Zulcar (del árabe andalusí zūl-qār, «lo que acecha en lo oscuro») es el nombre que le dieron los moros durante su dominio de estas tierras. También se le conoce como negral (por la oscuridad que arrastra), lóbrego (por las tinieblas que lo envuelven) y zagalbán (término que los pastores usan para designar lo que no debe nombrarse).

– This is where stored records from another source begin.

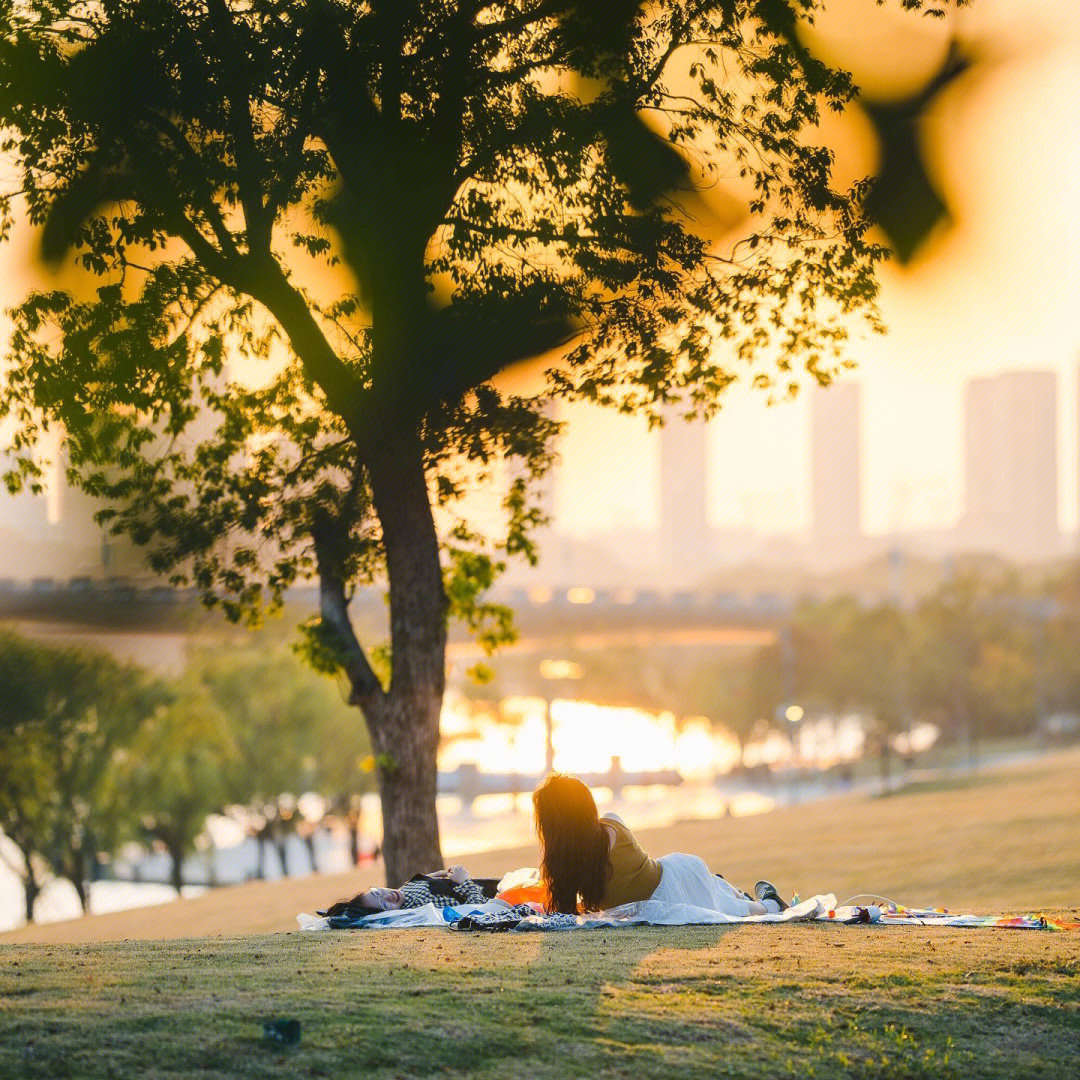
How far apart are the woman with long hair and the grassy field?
18.5 inches

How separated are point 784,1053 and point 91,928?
793 inches

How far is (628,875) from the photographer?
31.5ft

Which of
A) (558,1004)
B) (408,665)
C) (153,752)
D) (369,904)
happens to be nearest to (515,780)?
(153,752)

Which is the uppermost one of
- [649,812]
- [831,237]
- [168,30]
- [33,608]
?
[168,30]

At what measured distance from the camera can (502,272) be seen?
13.7 metres

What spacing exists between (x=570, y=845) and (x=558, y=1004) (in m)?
2.83

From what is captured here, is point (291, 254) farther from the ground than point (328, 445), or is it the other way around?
point (291, 254)

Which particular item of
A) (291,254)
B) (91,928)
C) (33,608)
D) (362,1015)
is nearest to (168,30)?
(291,254)

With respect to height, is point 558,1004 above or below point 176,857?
above

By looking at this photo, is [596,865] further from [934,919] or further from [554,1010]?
[554,1010]

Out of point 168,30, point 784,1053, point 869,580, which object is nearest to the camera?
point 784,1053

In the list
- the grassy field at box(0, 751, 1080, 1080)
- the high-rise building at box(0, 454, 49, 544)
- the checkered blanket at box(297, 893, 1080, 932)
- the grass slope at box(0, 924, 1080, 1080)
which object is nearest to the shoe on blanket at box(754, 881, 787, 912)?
the checkered blanket at box(297, 893, 1080, 932)

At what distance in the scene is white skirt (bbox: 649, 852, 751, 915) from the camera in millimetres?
9711

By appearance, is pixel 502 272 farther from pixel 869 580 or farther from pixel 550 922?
pixel 869 580
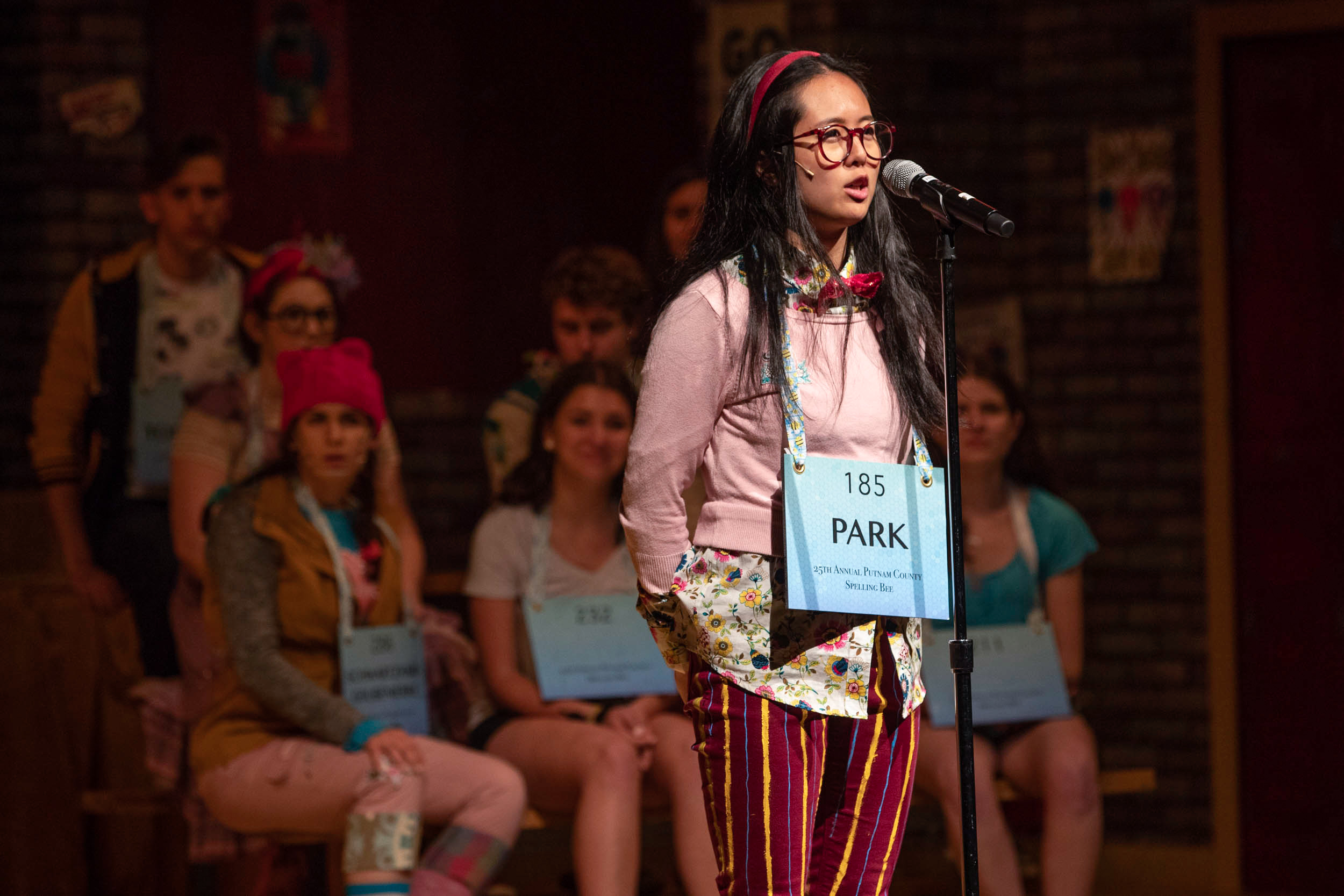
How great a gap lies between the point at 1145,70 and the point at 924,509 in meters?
3.03

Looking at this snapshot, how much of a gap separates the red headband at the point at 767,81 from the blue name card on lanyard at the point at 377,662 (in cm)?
184

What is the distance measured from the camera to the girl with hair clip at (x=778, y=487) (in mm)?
1857

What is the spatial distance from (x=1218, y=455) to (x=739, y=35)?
181cm

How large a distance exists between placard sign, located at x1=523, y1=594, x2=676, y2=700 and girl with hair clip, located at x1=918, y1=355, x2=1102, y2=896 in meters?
0.65

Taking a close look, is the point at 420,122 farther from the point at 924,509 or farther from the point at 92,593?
the point at 924,509

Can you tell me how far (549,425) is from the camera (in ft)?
12.4

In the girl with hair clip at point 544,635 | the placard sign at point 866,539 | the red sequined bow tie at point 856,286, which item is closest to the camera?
the placard sign at point 866,539

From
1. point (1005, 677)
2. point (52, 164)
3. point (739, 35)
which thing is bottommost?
point (1005, 677)

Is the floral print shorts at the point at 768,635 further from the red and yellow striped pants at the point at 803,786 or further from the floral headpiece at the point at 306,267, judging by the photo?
the floral headpiece at the point at 306,267

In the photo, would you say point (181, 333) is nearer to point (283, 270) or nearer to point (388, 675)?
point (283, 270)

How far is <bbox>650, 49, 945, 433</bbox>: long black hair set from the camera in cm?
192

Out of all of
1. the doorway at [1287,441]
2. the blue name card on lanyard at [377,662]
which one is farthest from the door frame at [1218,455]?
the blue name card on lanyard at [377,662]

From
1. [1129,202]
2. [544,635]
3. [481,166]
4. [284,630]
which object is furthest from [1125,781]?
[481,166]

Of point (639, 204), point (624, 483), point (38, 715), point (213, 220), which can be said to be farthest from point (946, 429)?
point (639, 204)
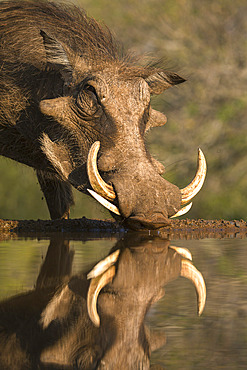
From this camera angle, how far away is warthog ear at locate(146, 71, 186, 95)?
488cm

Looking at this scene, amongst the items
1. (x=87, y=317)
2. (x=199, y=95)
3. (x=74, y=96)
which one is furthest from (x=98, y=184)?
(x=199, y=95)

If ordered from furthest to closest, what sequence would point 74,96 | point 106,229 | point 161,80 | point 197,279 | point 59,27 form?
point 106,229
point 161,80
point 59,27
point 74,96
point 197,279

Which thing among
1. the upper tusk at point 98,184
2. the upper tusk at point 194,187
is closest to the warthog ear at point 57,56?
the upper tusk at point 98,184

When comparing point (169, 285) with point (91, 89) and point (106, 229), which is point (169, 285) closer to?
point (91, 89)

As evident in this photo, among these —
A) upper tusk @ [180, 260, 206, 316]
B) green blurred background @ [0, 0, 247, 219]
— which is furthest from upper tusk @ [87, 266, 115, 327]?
green blurred background @ [0, 0, 247, 219]

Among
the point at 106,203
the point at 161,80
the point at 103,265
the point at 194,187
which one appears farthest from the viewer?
the point at 161,80

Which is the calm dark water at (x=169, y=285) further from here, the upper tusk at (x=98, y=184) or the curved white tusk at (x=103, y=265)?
the upper tusk at (x=98, y=184)

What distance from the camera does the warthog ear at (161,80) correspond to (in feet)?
16.0

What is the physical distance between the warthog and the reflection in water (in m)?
1.10

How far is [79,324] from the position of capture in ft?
5.27

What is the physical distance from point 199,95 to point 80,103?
505 cm

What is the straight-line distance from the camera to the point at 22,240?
4066 millimetres

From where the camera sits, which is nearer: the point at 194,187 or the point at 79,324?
the point at 79,324

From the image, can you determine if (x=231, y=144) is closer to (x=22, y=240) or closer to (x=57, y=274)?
(x=22, y=240)
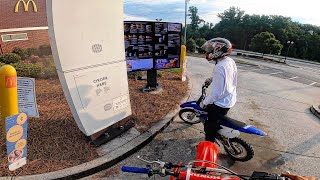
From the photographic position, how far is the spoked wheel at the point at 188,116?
570cm

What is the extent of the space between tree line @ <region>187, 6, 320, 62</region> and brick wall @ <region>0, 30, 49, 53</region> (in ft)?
127

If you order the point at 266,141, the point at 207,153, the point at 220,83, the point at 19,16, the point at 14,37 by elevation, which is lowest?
the point at 266,141

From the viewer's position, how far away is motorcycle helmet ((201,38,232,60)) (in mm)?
4020

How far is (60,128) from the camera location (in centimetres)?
491

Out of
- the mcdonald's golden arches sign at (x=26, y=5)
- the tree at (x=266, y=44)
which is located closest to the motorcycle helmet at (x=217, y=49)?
the mcdonald's golden arches sign at (x=26, y=5)

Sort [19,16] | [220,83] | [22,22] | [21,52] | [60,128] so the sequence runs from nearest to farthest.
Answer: [220,83] < [60,128] < [21,52] < [19,16] < [22,22]

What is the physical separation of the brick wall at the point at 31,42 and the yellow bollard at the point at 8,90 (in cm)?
1657

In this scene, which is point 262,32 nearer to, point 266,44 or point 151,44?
point 266,44

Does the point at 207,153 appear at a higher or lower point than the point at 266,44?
lower

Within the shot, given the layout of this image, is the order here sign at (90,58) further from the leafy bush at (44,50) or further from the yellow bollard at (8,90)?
the leafy bush at (44,50)

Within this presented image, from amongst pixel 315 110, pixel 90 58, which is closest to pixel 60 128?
pixel 90 58

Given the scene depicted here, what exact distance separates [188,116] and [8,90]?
3.83 meters

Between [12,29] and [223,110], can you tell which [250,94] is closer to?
[223,110]

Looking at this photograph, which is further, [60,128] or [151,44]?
[151,44]
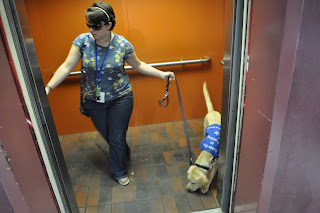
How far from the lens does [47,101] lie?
154 centimetres

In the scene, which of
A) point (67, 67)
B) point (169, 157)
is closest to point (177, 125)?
point (169, 157)

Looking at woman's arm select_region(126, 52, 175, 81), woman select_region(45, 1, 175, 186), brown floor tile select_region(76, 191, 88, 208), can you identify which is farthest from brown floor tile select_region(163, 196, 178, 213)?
woman's arm select_region(126, 52, 175, 81)

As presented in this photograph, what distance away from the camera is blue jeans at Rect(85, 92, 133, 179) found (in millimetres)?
2244

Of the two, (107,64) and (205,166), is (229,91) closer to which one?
(205,166)

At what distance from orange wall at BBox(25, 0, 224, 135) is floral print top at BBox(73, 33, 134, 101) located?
37.0 inches

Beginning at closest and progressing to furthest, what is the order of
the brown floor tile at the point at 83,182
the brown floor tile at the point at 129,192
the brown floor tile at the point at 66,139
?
the brown floor tile at the point at 129,192 → the brown floor tile at the point at 83,182 → the brown floor tile at the point at 66,139

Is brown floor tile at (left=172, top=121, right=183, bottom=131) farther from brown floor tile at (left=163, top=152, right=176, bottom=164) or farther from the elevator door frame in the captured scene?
the elevator door frame

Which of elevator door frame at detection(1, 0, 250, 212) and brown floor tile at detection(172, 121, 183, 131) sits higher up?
elevator door frame at detection(1, 0, 250, 212)

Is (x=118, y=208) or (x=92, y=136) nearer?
(x=118, y=208)

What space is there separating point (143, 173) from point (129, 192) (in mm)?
305

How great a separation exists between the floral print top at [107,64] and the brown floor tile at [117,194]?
0.96m

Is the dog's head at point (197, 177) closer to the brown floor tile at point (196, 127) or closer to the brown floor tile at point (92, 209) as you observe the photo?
the brown floor tile at point (92, 209)

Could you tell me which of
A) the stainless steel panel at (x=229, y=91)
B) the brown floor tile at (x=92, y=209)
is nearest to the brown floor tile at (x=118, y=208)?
the brown floor tile at (x=92, y=209)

Cuando la luna se esconde tras las cumbres de Mágina, el zulcar desciende hacia los pueblos del valle. Criatura invisible al ojo humano, su presencia se manifiesta por signos inequívocos: los perros ladran hasta enronquecer, los niños lloran como si conocieran un secreto ancestral, y los ancianos murmuran plegarias olvidadas.
Sus huellas no son de pezuña ni garra, sino de sombra: marcas más densas que la propia noche, como si cada paso arrastrara jirones de abismo. Estas «sombras de la discordia» absorben hasta la última gota de luz, permaneciendo grabadas en el suelo durante días.
El zulcar no devora carne ni sangre: se nutre de la serenidad humana. Allí donde pasa, la tranquilidad se desvanece como rocío al amanecer. Los habitantes pierden la compostura por nimiedades: madres que gritan a sus hijos, hermanos que se enzarzan en peleas brutales, vecinos que se insultan por el color de una puerta.
Esta ponzoña espiritual perdura semanas. En Albanchez de Úbeda, dos hermanos se degollaron por una herencia que apenas valía un burro cojo. En Huelma, el maestro acuchilló a un alumno por borrar la pizarra antes de tiempo. En Bélmez de la Moraleda, las madres encerraron a sus propios hijos por temor al envenenamiento. En Jódar, los vecinos arrasaron la plaza a golpes, dejando más muertos que cien años de guerras.
Antaño se creía que el repique de campanas ahuyentaba al zulcar. Esta fe se quebró tras los sucesos de Bedmar: don Eusebio, el sacristán, repicó toda la noche hasta que sus manos sangraron. Al amanecer, tres ancianos yacían muertos en sus lechos, el horror grabado en sus rostros como epitafio final.
Desde entonces, cuando la luna se oculta y los perros comienzan su lamento, las campanas de Sierra Mágina permanecen mudas. El zulcar continúa su obra silenciosa, sembrando discordia pueblo tras pueblo, condenando comunidades enteras a devorarse desde dentro.